Lo scontro tra autorità e Meta era inevitabile

Lo scontro tra Meta e le autorità statunitensi era diventato inevitabile nel settembre 2021, scrive il sito thebmj, quando un informatore, Frances Haugen, product manager di Facebook, ha fatto trapelare una ricerca interna che mostrava che l’azienda sapeva che l’uso di Instagram era associato a un aumento dei tassi di disturbi alimentari tra le ragazze adolescenti. All’epoca «Zuckerberg e i massimi dirigenti furono convocati a testimoniare davanti al Congresso, dove i legislatori di entrambi i partiti li rimproverarono per aver dato risposte sprezzanti. Zuckerberg ha dichiarato alla Camera degli Stati Uniti: “È un malinteso comune che i nostri team abbiano l’obiettivo di cercare di aumentare la quantità di tempo trascorso dalle persone. Il modo in cui progettiamo i nostri algoritmi è quello di incoraggiare interazioni sociali significative”. In attesa di capire come finirà questa causa epocale, Meta ha sospeso i suoi piani per Instagram Kids.

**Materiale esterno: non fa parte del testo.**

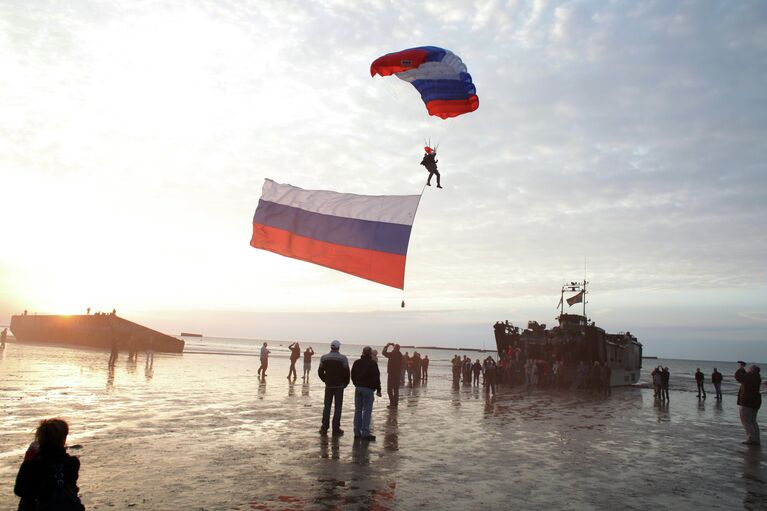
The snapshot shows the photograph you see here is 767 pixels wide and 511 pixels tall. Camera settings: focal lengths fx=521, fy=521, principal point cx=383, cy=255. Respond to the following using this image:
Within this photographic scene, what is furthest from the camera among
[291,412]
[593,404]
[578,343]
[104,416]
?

Il capo della Sanità pubblica statunitense, Vivek Murthy, ha pubblicato a maggio nuove linee guida parlando di “prove crescenti” del fatto che le piattaforme di social media siano dannose per i giovani, e spiegando che «siamo nel mezzo di una crisi nazionale di salute mentale giovanile e sono preoccupato che i social media siano un importante motore di quella crisi».

Articoli correlati

0 commenti

Non ci sono ancora commenti.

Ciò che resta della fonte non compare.